Modelling dispersion in turbulent boundary layers using centre manifold technique

Modelling dispersion in turbulent boundary layers
using centre manifold technique

The present research is concerned with modelling dispersion of contaminants and substances in turbulent boundary layers based on centre manifold approach. The results of this dissertation are as follows. (i) We derived accurate transport equations involving high-order spatial derivatives to describe the averaged turbulent transport of tracers and contaminants along turbulent channel flows. The
central point of the model is the advection-diffusion equation supplemented by no-flux boundary conditions on the bottom and the surface. In all realisations of the flow analysed in this work, the layer has a universal velocity structure and well-defined turbulent diffusion coefficient. The turbulence is assumed well developed, which provides the mechanism of fast cross-flow mixing and thereby justifies the use of the centre manifold method (Mercer and Roberts, 1990). Using the originally two-dimensional transport equations, we derived the one-dimensional
model in which the advection, diffusion, dispersion and higher-order coefficients are calculated in terms of the parameters controlling the flow. (ii) We formulated
an analytical framework of the averaged transport of contaminants in turbulent boundary layers over smooth and rough substrates; (iii) An advection-diffusion equation is derived for the flow through urban canopies simulated by cubic arrays. (iv) We justified the centre manifold approach by the direct comparison of the numerical solutions of the averaged (1-D) and original (2-D) models using the one-dimensional integrated radial basis network (1D-IRBFN) method.
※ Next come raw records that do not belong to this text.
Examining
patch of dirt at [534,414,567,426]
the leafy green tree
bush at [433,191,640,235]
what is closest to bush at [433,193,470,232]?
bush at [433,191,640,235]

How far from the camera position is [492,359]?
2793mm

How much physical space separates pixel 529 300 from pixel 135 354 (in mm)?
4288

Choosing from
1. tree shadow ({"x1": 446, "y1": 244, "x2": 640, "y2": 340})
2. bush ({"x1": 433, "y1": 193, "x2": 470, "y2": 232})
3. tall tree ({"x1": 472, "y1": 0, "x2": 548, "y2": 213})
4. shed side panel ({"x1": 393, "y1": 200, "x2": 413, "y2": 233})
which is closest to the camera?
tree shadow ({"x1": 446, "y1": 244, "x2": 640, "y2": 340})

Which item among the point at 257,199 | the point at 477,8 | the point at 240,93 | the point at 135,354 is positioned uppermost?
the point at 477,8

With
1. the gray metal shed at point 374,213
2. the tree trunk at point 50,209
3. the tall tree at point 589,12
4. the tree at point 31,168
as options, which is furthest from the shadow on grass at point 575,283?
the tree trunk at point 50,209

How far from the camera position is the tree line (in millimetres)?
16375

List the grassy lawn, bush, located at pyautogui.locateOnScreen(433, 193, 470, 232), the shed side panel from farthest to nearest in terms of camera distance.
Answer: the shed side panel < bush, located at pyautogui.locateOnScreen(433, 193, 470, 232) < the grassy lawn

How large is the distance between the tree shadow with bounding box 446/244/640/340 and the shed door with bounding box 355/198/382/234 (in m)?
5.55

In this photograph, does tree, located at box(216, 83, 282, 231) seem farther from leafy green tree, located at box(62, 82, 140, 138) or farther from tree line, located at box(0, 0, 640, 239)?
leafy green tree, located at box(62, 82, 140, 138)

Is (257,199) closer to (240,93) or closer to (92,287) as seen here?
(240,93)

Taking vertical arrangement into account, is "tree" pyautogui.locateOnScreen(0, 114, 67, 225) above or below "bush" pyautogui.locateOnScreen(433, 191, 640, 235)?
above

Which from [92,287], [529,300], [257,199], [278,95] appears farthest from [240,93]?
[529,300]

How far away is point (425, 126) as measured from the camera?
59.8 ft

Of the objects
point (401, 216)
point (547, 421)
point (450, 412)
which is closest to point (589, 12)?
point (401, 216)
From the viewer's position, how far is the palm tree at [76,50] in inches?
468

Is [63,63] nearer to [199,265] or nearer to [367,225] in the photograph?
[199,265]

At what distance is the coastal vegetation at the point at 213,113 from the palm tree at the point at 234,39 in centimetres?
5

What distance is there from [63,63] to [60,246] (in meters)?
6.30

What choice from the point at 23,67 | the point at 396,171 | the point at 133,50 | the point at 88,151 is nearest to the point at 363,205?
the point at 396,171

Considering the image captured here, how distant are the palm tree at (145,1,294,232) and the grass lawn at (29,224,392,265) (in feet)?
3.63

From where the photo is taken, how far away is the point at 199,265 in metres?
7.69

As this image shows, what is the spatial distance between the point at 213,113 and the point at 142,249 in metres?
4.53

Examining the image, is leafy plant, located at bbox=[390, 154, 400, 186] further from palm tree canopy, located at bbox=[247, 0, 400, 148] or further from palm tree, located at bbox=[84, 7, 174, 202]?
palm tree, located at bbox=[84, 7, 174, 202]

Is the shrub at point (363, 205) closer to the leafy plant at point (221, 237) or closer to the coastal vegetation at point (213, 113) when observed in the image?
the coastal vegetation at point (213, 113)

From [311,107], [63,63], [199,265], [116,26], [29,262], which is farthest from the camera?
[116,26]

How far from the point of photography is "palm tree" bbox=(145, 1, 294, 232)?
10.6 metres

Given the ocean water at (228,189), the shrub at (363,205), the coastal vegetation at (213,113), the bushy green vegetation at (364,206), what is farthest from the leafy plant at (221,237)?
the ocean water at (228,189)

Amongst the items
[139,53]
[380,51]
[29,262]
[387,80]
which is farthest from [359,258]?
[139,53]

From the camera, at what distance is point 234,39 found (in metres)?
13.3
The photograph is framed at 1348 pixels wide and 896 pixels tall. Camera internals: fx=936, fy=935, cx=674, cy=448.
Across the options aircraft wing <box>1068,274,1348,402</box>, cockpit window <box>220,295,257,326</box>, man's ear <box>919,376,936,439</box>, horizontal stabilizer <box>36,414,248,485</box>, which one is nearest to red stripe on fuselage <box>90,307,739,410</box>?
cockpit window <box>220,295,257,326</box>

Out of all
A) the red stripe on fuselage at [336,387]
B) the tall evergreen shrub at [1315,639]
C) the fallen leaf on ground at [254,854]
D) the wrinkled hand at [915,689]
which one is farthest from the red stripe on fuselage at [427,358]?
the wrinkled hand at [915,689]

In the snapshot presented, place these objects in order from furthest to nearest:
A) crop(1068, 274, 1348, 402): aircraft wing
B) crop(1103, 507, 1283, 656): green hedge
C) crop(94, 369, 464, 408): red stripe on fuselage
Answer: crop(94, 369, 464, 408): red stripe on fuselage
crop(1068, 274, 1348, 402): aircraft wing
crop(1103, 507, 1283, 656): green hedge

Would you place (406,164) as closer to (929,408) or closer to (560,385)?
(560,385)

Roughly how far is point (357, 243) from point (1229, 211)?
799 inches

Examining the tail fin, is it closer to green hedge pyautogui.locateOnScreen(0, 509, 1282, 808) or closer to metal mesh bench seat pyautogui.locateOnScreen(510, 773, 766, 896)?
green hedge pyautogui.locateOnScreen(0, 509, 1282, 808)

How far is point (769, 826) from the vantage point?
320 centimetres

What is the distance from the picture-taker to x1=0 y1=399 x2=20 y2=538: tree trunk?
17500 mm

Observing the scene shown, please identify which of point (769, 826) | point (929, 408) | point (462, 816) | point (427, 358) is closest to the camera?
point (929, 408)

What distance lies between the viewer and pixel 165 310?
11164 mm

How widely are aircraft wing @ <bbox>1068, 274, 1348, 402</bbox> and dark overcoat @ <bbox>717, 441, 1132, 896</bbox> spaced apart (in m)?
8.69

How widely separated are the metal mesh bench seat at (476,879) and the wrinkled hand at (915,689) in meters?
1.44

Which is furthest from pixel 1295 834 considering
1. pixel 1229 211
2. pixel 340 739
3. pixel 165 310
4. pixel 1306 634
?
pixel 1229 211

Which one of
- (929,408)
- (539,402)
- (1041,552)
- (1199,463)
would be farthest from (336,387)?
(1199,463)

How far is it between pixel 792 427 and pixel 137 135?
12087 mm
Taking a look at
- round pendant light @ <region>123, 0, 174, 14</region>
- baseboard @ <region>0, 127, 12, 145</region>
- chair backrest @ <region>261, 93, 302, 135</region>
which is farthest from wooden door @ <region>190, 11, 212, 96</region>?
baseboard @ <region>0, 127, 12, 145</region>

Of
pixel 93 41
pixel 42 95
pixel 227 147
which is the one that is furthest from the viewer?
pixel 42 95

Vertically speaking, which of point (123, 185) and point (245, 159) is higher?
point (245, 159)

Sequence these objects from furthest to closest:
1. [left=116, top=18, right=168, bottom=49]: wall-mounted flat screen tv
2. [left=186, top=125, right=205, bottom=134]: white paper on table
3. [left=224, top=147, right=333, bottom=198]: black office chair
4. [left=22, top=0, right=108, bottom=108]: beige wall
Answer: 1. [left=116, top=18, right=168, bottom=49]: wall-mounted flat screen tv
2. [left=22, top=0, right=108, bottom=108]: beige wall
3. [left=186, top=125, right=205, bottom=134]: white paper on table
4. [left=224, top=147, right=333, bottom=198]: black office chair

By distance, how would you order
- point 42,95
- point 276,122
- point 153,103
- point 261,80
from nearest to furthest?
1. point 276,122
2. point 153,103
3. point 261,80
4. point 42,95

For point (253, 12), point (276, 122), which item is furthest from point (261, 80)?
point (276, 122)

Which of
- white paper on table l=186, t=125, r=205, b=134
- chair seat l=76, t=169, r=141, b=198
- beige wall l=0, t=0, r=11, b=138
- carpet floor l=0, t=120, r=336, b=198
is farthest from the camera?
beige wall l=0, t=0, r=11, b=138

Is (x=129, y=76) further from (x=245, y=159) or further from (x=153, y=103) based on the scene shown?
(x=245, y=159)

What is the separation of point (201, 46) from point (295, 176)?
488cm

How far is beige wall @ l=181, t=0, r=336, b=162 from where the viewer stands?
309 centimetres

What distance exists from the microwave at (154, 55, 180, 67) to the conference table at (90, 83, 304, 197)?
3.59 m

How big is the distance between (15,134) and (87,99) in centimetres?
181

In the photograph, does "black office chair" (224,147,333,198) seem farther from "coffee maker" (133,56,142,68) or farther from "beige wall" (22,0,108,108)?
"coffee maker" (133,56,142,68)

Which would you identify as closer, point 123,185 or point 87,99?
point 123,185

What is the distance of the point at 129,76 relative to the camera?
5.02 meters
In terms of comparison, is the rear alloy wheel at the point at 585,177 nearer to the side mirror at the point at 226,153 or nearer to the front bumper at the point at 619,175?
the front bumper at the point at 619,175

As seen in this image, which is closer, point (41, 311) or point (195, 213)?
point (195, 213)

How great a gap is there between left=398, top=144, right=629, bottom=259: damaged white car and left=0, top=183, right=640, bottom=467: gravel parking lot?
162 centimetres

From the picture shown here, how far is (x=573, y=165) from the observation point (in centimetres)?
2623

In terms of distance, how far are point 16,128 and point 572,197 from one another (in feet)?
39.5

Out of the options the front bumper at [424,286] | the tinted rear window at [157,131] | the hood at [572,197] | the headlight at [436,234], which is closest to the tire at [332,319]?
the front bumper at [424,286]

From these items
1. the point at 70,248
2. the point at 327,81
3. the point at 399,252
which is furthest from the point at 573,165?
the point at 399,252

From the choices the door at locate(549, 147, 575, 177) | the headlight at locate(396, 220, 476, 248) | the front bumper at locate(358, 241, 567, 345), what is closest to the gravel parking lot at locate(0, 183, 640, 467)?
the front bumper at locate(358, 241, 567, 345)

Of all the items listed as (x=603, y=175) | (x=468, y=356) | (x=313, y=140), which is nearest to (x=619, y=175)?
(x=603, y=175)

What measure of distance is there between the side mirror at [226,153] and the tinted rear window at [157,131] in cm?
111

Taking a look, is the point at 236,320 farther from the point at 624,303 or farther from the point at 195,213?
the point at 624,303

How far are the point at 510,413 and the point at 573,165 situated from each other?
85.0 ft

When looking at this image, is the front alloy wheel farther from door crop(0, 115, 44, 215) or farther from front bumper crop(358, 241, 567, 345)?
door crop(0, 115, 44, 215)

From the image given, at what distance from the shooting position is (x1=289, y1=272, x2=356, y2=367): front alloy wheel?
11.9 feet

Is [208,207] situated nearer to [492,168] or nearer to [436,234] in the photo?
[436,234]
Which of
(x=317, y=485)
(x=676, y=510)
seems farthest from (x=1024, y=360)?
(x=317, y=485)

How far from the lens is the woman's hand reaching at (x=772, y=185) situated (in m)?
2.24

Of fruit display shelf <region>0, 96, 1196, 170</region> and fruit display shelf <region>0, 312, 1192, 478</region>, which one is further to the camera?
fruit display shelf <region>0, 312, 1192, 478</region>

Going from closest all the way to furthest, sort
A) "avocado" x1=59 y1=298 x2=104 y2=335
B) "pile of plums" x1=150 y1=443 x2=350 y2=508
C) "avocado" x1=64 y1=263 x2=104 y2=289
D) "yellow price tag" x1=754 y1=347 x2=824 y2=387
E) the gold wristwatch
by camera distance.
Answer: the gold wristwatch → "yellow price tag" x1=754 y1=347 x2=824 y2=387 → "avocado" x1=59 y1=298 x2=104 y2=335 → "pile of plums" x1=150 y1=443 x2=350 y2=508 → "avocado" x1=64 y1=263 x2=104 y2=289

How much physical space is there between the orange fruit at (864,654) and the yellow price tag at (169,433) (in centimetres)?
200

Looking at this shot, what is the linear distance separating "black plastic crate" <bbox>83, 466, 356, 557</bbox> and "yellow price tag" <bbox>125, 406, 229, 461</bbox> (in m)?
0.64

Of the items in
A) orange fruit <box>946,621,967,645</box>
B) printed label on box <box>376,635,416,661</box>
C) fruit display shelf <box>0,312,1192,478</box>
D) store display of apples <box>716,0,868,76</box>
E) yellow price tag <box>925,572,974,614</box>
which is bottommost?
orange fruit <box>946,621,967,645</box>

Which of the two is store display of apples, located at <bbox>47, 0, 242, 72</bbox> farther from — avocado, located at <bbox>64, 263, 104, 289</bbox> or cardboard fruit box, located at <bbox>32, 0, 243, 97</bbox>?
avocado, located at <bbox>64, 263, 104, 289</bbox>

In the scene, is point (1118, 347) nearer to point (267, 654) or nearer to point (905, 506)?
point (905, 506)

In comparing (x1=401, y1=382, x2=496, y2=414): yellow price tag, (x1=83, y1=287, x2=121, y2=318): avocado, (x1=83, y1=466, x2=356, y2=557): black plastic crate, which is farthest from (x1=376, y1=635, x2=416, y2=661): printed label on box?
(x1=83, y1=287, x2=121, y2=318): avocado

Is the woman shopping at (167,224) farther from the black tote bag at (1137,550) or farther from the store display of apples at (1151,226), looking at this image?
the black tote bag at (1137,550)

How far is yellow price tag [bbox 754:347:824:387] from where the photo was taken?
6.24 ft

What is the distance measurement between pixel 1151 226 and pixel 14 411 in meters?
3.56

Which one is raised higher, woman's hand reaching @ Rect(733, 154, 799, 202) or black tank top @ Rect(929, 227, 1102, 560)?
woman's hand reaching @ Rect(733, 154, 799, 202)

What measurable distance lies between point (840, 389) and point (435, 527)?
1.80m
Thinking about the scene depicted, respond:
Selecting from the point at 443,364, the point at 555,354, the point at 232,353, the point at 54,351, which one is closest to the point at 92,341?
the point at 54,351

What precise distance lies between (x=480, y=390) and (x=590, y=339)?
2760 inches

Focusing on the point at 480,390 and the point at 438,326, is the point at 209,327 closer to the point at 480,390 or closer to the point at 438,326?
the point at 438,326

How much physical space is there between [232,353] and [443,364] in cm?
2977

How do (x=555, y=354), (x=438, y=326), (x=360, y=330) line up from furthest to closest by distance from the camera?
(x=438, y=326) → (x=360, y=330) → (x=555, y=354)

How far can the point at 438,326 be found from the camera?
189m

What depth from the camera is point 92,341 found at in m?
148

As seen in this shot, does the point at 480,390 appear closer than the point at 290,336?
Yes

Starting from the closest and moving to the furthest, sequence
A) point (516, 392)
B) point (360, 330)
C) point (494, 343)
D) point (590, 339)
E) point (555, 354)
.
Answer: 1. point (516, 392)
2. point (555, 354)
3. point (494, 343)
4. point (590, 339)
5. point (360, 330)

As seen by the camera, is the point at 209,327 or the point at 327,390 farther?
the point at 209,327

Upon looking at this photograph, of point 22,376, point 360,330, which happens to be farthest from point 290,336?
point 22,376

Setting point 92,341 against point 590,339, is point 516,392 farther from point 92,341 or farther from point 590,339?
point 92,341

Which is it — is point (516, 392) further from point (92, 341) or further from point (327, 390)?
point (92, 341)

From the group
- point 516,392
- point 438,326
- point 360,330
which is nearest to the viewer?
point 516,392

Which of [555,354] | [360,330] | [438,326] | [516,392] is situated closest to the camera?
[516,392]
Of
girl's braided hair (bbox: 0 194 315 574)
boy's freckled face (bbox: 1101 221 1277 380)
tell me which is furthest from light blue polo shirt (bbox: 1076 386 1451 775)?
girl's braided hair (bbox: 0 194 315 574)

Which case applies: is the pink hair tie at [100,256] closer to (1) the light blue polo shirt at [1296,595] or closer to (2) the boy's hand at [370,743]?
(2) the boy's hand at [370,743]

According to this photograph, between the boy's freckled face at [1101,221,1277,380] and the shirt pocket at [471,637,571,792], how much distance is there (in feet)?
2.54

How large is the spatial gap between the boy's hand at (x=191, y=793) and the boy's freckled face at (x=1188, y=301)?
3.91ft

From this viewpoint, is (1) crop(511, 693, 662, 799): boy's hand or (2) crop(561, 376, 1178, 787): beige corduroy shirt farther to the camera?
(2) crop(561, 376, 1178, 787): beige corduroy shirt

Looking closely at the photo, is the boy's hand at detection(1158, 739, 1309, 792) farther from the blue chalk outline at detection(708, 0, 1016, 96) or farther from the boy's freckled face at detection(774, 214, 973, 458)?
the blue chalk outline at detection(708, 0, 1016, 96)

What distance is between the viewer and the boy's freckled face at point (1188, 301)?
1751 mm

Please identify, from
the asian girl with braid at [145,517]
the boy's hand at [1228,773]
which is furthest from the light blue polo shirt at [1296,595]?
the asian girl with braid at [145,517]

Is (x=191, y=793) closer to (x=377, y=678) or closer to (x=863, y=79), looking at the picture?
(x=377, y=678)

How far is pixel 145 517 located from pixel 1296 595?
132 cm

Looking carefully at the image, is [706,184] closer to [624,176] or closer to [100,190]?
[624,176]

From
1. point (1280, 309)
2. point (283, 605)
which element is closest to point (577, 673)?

In the 1D-IRBFN method a Cartesian grid is used to discretise the spatial domain. The method uses the integration instead of conventional differentiation,
which provides an effective way to implement derivative boundary conditions. The numerical solutions of the derived 1-D equations obtained by the centre manifolds are in a good agreement with those of the original 2-D advection-diffusion equation. In particular, the models yield practically the same value of the velocity of the point of maximum depth-averaged concentration along the channel.

We also compared the 1D-IRBFN solutions for the 1-D model with the solutions of the original 2-D model by successively adding higher-order derivatives into
consideration such as the advection, diffusion and dispersion. A good convergence was observed. The numerical results confirm that the effect of longitudinal
diffusion is negligible. We note that our work can be viewed not only as the confirmation of the centre manifold approach by the 1D-IRBFN method but also as a confirmation of the numerical method by the centre manifold theory.

In our analysis we considered two types of the velocity profile across the channel: the classical logarithmic profile and, according to an alternative and more recent
model, power profile. The power profile is based on a different similarity hypothesis (Barenblatt, 2000) compared to the classical logarithmic theory. Arguably the power law better fits experimental measurements of the velocity distribution over the self-similar intermediate region adjacent to the viscous sublayer for a wide variety of boundary layer flows. We separately investigated the dispersion for both the logarithmic and power profile.

Further, we derived even higher-order partial differential equations governing the longitudinal dispersion. From numerical viewpoint, including higher-order spatial
derivatives increases the accuracy of the averaged model derived by the centre manifold approach, especially for very large Reynolds numbers.

We also constructed an averaged model of shear dispersion in the turbulent flow above a canopy. The model contains as independent parameters the friction velocity, total thickness of the flow, height of the canopy and frontal area density of the canopy. The model is reduced by the centre manifold procedure to a universal one-dimensional model written in terms of the depth-average concentration of
the tracer. The advection and diffusion coefficients, governing the transfer in the averaged model, are found in terms of the independent parameters. The used approach required lengthy derivations and produced quite cumbersome expressions.

However, we emphasize the following important aspect of all the derived one-dimensional centre manifold models: they reveal a hidden property of the transport process, namely the asymptotic one-dimensional law for the averaged con-
centration. This is a remarkable feature of the originally two-dimensional formulation. Whether such a law exists and what form it might have is not obvious beforehand. At the same time, from practical viewpoint, our results can be used
to calculate the distance travelled by the contaminant spill, and the size of the spill; of course those can only serve as a tool for rough estimates.